When I first saw the trailer for The Umbrella Academy I was sold on the cast and a bit wary of everything else. Robert Sheehan has been a personal favourite ever since Misfits, Mary J. Blige is generally awesome, and Ellen Page, of course, is just magical, and none disappointed at all. I've got to say though, whilst everyone involved gave some really great performances, Aidan Gallagher absolutely ran away with the show as Number Five. Dude's 16 years old and is running circles around everyone else on set. How do you cast a role for a character who is a 50-year-old man suffering from PTSD and trapped in a teenagers body? Well, they nailed it.
They also nailed the plot... pretty much. I've never read the books so I can't speak to authenticity, but they did justice to the old trope of apocalypse-preventing-time-travel and threw in just enough weird new stuff to make it feel fresh. Pacing was excellent for the most part, though I did feel it slightly lag around the 70% mark, and the reveal that Vanya was the cause of the apocalypse (and that her new boyfriend was a creep) all felt a little too obvious. I'll give them serious props, though, for switching expectations at the final minute and having the family choose not to kill her, but rather try and help her instead. Also for, y'know, actually allowing the Apocalypse to happen. It sets up a much more interesting second season than I had expected.

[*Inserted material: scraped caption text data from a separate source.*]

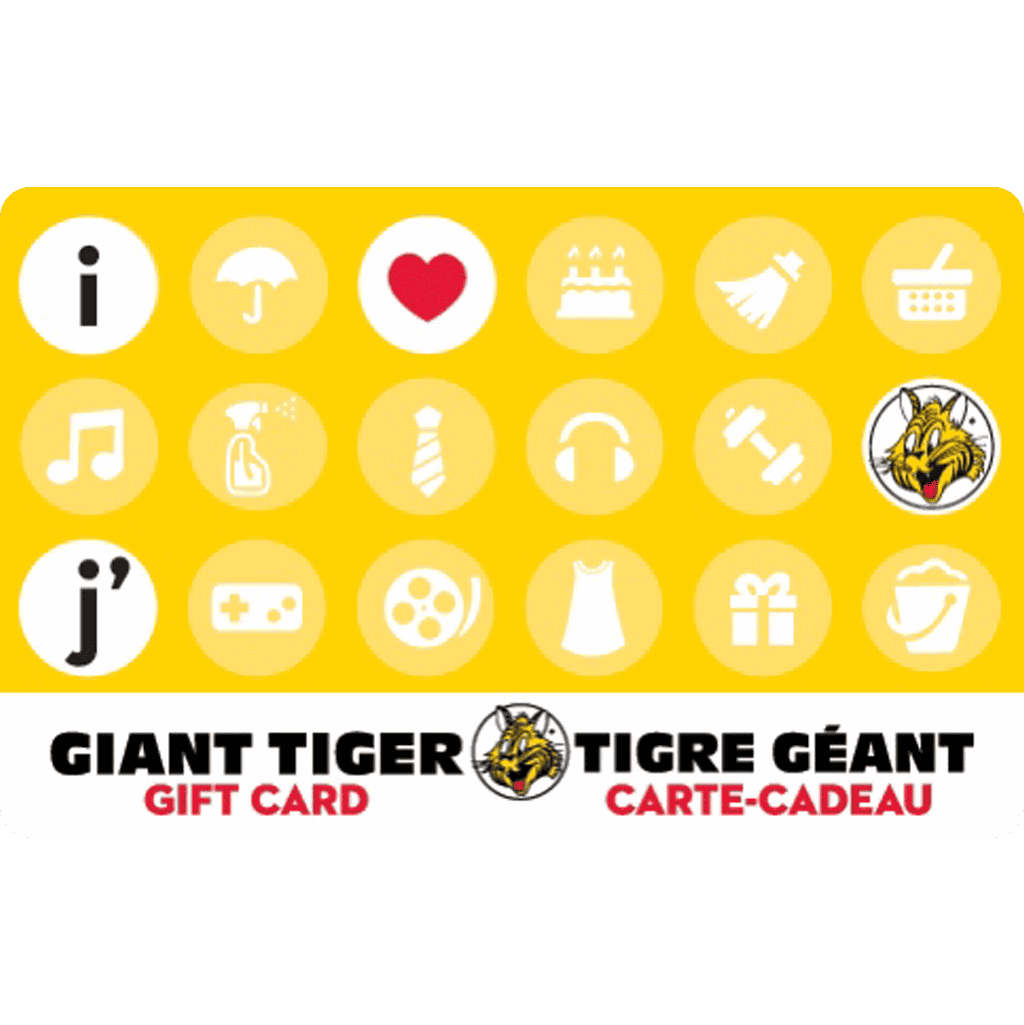 giant-tiger-ez-gift-cards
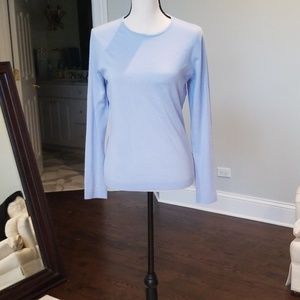 BROOKS BROTHERS WOMENS TOP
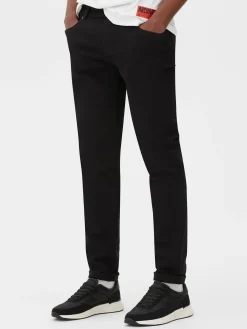 Primark Calças De Ganga^Calças Ganga Skinny Sarja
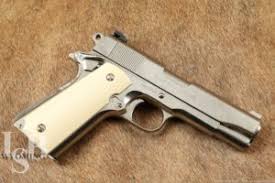 Image result for Beige 1980 Colt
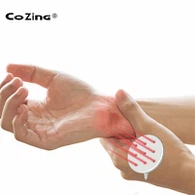 Leczenie metodą fotobiomodulacji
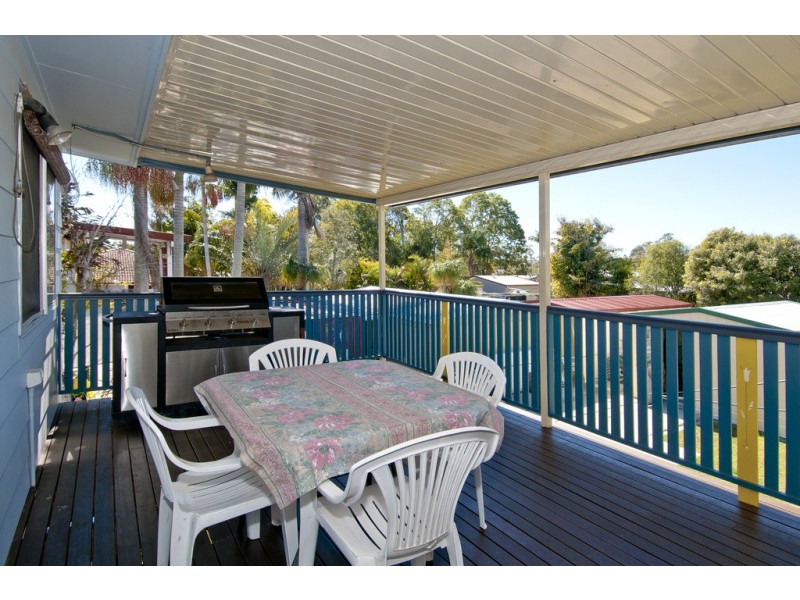 26 Lynelle Street, Marsden QLD 4132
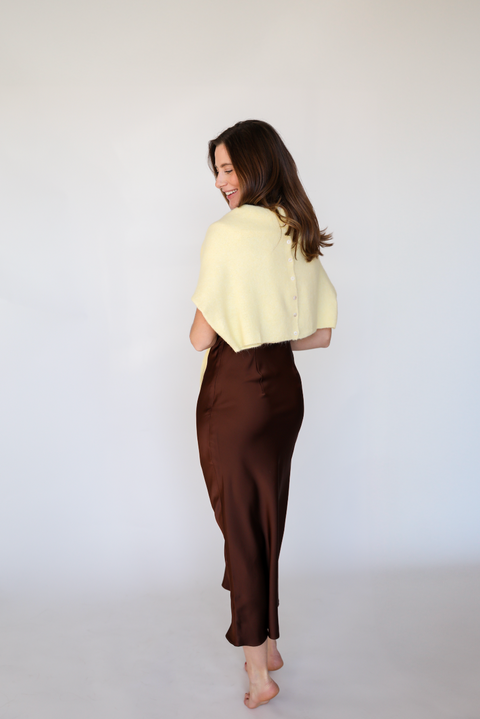 The Saylor Dress – TEMOOI BOUTIQUE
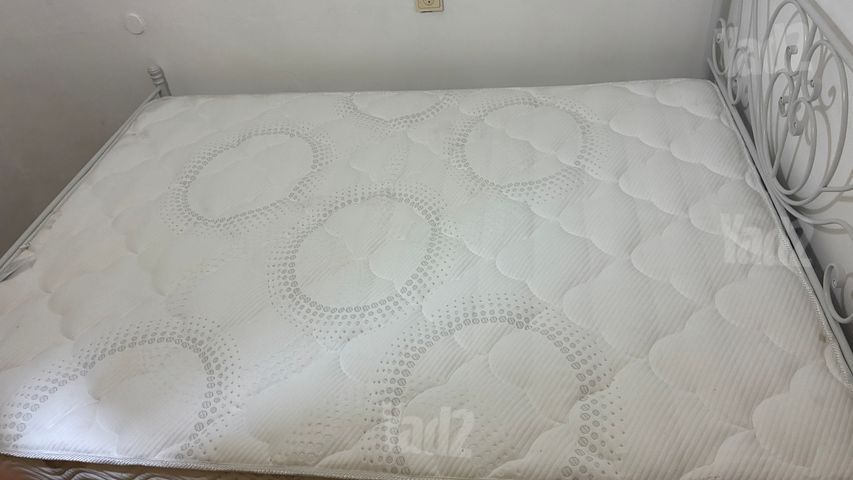 מזרן 140 190 כמו חדש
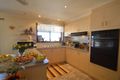 Property photo of 108 Cornthwaites Road Dunluce VIC 3472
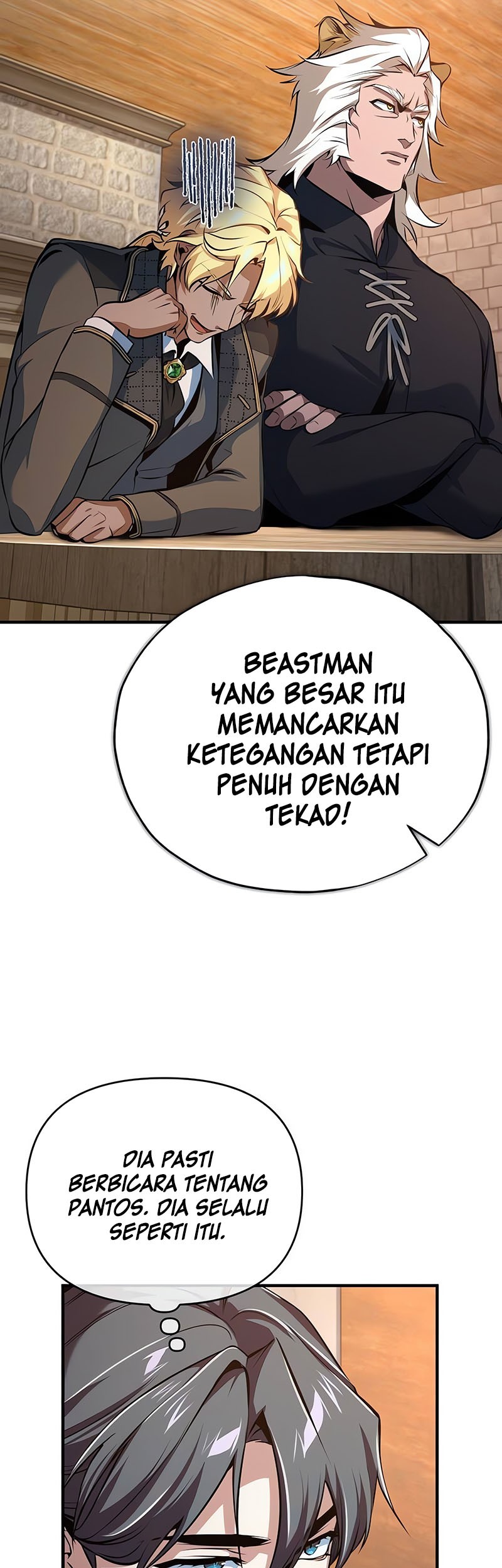 Chapter 98 - halaman 15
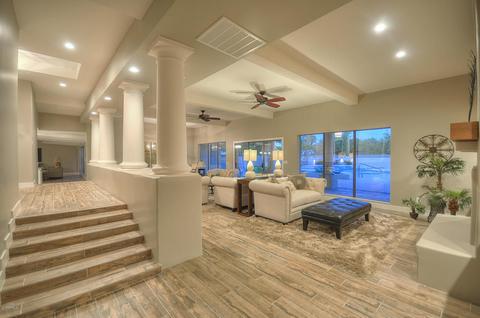 3636 E Indigo Cir, Mesa, AZ 85205 photo 15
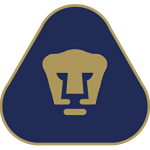 Pumas UNAM U19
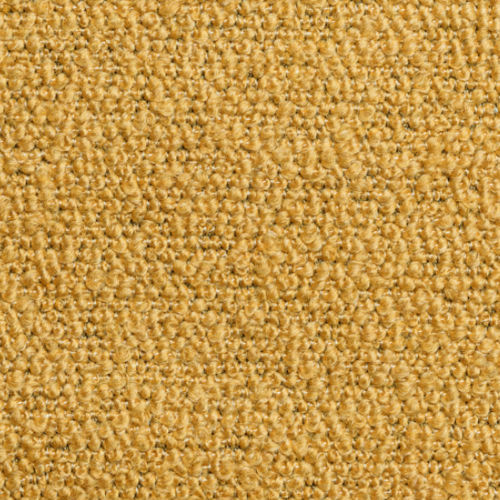 室内装饰面料 - CAMPO FR    - Aldeco Interior Fabrics - 单色 / 聚酯 / 丙烯塑料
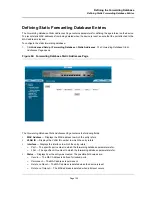 Preview for 140 page of D-Link DES-3010PA - Switch Web User Manual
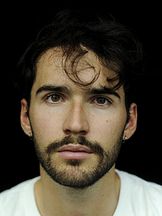 photo de Julien Ouvrard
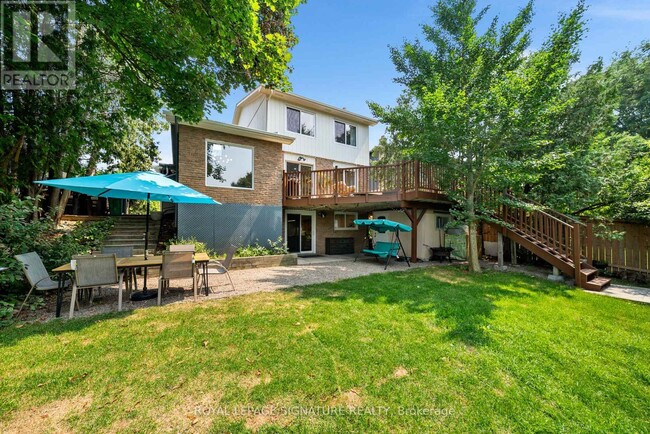 Building Photo - 134 Ridgebank Ct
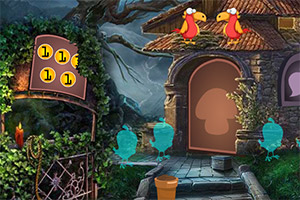 ��Ԯ���ֵ�����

Going back to the weirdness, a lot of it was great. I really enjoyed the family-not-family vibes and would love to know more about both Mom and Pogo, but not too sure that Hargreaves needed to be a semi-immortal alien (or whatever that sequence was). Similarly, I thought the whole concept of the time agency was brilliant and I loved the dynamic between Cha-Cha and Hazel (Hazel was one of my favourite characters, actually), but it annoyed me that Five never questioned whose timeline they were protecting. They make this whole deal (Doctor Who style) about how certain events must happen and he questions so much about those procedures, but the big obvious question is: who decides which events are fixed and which aren't? Who is running the agency? I'm sure it's a question we'll come back to, but for such an intelligent character it felt like a clear miss not to at least ask once and get rebuffed. I also wish someone, at some point, would ask where all the other miracle children are and what powers they have... (again, it's probably a later season thing, but come on!)
That said, the whole season was extremely well directed, brilliantly acted, and incredibly written. The characters are interesting, both at a human and superhero level, and there's enough originality at play that obvious similarities with series like the X-Men or Titans are pretty much null and void. I really enjoyed the first season and I can't wait to see where it wanders to next.